Passage to read —
* begin *

Mel Bradford (1934–1993) was truly one of the giants of the postwar conservative intellectual movement. A Texan (born in Fort Worth), Bradford earned his BA and MA degrees in English at the University of Oklahoma before going to Vanderbilt for his PhD. At Vanderbilt from 1959 to 1962, he studied under Donald Davidson, who was probably the most faithfully conservative of the twelve southern agrarians besides Andrew Lytle. Under Davidson’s guidance, Bradford produced a dissertation on William Faulkner. After graduation, he taught English at several schools before ending up at the University of Dallas in 1967. He would remain at Dallas until his untimely death in 1993.

As a writer, Bradford was an essayist. He collected and published his essays in half a dozen major books. A Better Guide than Reason (1979), A Worthy Company: Brief Lives of the Framers of the United States Constitution (1982), and Original Intentions: On the Making and Ratification of the United States Constitution (1993) all deal with the Revolution and early republic. In this same vein, he also edited one of the first agrarian manifestos, John Taylor of Caroline’s Arator (1977), and coedited (with the southern conservative constitutional-law expert James McClellan) Elliot’s Debates in the Several State Conventions on the Adoption of the Federal Constitution (1989).

Bradford’s other books, Generations of the Faithful Heart (1983—the title is taken from the last line of Davidson’s great poem “Lee in the Mountains”), Remembering Who We Are: Observations of a Southern Conservative (1985), and The Reactionary Imperative (1990) deal broadly with issues of southern literature and conservatism. Bradford also edited a number of important books: a collection of Andrew Lytle’s essays, titled From Eden to Babylon: The Social and Political Essays of Andrew Nelson Lytle (1990); the first collection of critical essays on Lytle’s work, The Form Discovered: Essays on the Achievement of Andrew Lytle (1973); and the book that Richard Weaver, another student of Davidson as well as of John Crowe Ransom, had made out of his dissertation, The Southern Tradition at Bay: A History of Postbellum Thought (1968).

* end *

Given data —
* begin *

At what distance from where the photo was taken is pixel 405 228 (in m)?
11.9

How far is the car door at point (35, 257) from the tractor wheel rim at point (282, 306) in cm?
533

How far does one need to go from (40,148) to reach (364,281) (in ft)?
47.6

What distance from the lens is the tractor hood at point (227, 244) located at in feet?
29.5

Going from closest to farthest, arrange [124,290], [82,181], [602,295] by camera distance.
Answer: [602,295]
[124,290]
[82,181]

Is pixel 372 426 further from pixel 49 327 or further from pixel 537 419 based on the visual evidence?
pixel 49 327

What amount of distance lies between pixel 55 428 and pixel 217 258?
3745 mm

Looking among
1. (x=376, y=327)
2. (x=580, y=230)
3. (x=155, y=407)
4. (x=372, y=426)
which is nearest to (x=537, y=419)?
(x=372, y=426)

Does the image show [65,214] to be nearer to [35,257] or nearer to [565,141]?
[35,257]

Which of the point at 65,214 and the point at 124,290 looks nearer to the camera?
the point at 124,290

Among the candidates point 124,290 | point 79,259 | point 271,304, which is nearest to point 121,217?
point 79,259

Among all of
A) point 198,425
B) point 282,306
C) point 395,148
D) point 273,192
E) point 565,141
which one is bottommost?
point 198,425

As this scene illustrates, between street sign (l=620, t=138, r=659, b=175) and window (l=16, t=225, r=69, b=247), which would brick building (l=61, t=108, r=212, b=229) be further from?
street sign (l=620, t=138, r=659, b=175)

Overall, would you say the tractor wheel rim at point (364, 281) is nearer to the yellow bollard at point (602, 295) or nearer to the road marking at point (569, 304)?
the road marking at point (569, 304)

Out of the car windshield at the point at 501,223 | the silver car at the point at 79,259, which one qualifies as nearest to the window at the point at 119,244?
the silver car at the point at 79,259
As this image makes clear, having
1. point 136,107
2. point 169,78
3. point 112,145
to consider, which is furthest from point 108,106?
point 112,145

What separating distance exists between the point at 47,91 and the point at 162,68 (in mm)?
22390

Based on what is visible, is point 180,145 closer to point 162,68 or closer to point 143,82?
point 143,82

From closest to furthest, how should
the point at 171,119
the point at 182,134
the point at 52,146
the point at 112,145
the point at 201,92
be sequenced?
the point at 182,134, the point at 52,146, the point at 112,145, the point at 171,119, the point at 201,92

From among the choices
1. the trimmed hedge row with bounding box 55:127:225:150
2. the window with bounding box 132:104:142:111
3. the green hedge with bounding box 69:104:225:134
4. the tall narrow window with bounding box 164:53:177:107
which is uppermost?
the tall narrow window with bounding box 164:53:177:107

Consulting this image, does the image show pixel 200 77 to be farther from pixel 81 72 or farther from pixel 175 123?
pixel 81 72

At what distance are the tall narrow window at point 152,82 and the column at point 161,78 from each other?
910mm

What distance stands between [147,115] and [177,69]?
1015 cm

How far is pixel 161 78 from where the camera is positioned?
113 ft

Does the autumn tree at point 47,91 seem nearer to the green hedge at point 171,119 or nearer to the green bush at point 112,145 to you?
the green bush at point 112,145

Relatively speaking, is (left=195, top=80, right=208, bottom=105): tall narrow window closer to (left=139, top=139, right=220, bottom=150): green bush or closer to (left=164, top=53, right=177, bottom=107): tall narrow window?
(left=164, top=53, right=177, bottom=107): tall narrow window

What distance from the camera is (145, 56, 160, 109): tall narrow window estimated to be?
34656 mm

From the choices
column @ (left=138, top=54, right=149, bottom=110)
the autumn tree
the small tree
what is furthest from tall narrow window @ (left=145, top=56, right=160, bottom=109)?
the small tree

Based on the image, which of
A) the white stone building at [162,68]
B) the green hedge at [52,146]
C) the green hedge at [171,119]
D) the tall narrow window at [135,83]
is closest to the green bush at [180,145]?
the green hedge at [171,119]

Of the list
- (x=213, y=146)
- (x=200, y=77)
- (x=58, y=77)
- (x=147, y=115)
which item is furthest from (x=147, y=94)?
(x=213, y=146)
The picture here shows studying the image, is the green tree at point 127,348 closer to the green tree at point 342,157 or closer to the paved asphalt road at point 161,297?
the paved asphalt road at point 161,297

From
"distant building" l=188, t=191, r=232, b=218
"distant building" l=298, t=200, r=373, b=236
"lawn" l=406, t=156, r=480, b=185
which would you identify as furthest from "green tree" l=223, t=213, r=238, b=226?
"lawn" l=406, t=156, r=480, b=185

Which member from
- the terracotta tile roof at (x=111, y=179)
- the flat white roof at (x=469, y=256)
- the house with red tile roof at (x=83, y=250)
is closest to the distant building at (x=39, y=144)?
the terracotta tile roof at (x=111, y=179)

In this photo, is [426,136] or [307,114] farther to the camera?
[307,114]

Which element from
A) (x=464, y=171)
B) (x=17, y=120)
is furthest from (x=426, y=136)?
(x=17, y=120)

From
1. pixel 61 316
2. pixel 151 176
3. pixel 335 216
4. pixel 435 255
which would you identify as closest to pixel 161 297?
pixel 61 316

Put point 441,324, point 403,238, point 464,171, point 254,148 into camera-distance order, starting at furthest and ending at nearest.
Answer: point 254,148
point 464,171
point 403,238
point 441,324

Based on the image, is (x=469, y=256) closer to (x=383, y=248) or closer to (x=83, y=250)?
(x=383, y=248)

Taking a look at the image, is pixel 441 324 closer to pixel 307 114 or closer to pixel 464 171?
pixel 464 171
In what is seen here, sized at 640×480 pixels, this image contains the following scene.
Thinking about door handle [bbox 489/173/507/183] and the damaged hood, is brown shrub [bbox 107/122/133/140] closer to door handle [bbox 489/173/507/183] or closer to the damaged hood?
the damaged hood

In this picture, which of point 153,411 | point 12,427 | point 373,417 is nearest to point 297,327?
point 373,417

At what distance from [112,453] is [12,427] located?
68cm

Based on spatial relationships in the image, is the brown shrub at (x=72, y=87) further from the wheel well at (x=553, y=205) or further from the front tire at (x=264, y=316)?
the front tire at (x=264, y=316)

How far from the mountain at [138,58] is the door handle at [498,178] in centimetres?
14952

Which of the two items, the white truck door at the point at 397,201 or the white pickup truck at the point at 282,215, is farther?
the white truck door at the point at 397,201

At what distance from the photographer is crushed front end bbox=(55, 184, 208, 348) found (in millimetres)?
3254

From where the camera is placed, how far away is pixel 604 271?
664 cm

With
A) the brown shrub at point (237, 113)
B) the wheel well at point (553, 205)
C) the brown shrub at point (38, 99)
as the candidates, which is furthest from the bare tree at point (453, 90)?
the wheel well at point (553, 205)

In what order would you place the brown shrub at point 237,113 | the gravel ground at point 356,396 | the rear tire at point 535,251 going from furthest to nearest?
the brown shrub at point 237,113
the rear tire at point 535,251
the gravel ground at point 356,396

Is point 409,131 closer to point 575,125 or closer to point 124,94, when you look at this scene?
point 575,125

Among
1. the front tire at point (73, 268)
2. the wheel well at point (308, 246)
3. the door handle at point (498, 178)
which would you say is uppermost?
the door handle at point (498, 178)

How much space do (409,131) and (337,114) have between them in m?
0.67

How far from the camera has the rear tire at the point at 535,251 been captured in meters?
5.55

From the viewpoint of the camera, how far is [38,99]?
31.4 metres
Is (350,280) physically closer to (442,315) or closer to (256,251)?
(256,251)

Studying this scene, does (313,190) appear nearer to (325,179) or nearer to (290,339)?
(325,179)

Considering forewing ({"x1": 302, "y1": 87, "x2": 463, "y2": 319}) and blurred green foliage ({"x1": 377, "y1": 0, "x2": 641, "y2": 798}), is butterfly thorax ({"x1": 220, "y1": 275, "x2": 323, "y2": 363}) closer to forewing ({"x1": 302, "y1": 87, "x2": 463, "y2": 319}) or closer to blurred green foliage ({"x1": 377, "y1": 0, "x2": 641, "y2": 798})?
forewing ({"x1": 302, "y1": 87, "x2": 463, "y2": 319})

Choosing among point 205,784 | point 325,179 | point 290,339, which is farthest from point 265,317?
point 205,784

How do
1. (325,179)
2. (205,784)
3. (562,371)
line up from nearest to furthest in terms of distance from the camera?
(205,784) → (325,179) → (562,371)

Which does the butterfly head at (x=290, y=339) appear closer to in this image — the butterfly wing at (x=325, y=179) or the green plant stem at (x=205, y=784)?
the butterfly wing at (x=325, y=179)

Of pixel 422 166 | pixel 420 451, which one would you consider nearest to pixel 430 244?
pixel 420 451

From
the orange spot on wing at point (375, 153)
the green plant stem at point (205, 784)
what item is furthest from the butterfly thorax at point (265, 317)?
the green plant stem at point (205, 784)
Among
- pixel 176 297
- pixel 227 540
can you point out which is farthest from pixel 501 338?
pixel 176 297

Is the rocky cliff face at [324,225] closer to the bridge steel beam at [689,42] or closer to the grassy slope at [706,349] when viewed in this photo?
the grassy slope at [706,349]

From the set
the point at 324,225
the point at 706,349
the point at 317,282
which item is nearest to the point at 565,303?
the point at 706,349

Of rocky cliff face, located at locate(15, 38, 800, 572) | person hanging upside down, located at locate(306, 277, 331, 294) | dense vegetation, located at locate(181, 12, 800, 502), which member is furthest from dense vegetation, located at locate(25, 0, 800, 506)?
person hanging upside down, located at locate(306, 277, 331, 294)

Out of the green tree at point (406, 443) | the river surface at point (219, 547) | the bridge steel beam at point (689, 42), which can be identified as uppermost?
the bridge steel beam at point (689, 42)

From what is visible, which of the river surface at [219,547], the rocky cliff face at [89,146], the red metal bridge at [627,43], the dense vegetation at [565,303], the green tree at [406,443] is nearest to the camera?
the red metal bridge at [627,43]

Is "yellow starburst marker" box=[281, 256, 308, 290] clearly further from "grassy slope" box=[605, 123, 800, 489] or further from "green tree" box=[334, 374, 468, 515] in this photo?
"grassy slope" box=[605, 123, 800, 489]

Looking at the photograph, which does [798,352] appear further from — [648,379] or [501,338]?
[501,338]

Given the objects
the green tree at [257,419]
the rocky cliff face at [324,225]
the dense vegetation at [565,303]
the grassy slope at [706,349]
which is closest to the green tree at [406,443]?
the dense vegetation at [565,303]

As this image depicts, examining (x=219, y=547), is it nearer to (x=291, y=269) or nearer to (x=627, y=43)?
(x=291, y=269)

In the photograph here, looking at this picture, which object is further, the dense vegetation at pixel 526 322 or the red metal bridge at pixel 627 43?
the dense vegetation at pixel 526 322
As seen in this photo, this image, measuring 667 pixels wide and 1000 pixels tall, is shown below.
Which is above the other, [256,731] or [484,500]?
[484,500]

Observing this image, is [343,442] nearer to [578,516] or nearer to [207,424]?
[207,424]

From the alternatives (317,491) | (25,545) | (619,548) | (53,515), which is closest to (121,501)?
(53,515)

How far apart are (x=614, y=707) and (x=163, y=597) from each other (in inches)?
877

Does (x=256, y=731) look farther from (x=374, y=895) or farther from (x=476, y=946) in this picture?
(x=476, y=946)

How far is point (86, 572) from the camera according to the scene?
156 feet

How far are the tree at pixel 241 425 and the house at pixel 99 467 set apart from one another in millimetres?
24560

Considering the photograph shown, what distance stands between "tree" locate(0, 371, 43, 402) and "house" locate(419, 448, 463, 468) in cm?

* end *

To-do list —
A) Return the part of the passage on Mel Bradford from "Bradford’s other books, Generations" to "Postbellum Thought (1968).", copied word for word.
B) Carry the passage on Mel Bradford further, starting after its last sentence.
The items play no part in this work.

Results of the tasks —
A)
Bradford’s other books, Generations of the Faithful Heart (1983—the title is taken from the last line of Davidson’s great poem “Lee in the Mountains”), Remembering Who We Are: Observations of a Southern Conservative (1985), and The Reactionary Imperative (1990) deal broadly with issues of southern literature and conservatism. Bradford also edited a number of important books: a collection of Andrew Lytle’s essays, titled From Eden to Babylon: The Social and Political Essays of Andrew Nelson Lytle (1990); the first collection of critical essays on Lytle’s work, The Form Discovered: Essays on the Achievement of Andrew Lytle (1973); and the book that Richard Weaver, another student of Davidson as well as of John Crowe Ransom, had made out of his dissertation, The Southern Tradition at Bay: A History of Postbellum Thought (1968).

B)
He was also one of the fifteen scholars who again took their stand by contributing an essay to Clyde Wilson’s volume Why the South Will Survive: Fifteen Southerners Look at Their Region a Half Century after “I’ll Take My Stand” (1980). Additionally, Bradford wrote scores of essays for Modern Age, the Intercollegiate Review, Chronicles, and many other journals. And then finally, he was working on a biography of Davidson when he died. Eventually the Davidson biography was finished by the late Mark Royden Winchell.

* * *

Bradford was a southern agrarian conservative, although he preferred to call himself a reactionary: “Reaction is a necessary term in the intellectual context we inhabit in the twentieth century because merely to conserve is sometimes to perpetuate what is outrageous,” he wrote in The Reactionary Imperative. He was, in this respect, like John Lukacs, who described reactionaries thus: “A reactionary considers character but distrusts publicity; he is a patriot but not a nationalist; he favors conservation rather than technology; he believes in history, not in Evolution. . . . A reactionary will recognize how . . . An Idea Whose Time Has Come may not be any good.”1 Bradford would have added a hearty “amen.” So he was a southern agrarian conservative, or “reactionary.” It is important to note the order of these labels. He was a southerner first, and because he was a southerner, he was also both an agrarian and a conservative. Bradford’s southern identity so thoroughly permeates his life and work that there is little need to dwell on it. However, considerably less attention has been given to his agrarianism.

Paul Murphy, in his recent and uneven study of southern agrarians from I’ll Take My Stand to the present, The Rebuke of History, is the exception. He treats Bradford as one of the most important modern heirs of the southern agrarian tradition, along with Wendell Berry (the Henry County Kentucky farmer-novelist-poet-essayist), John Shelton Reed (the Chapel Hill sociologist who has spent his career studying southern culture), and Clyde Wilson (the historian from the University of South Carolina who is the world’s foremost authority on John C. Calhoun, as well as the editor of Why the South Will Survive and the Bradford festschrift, A Defender of Southern Conservatism).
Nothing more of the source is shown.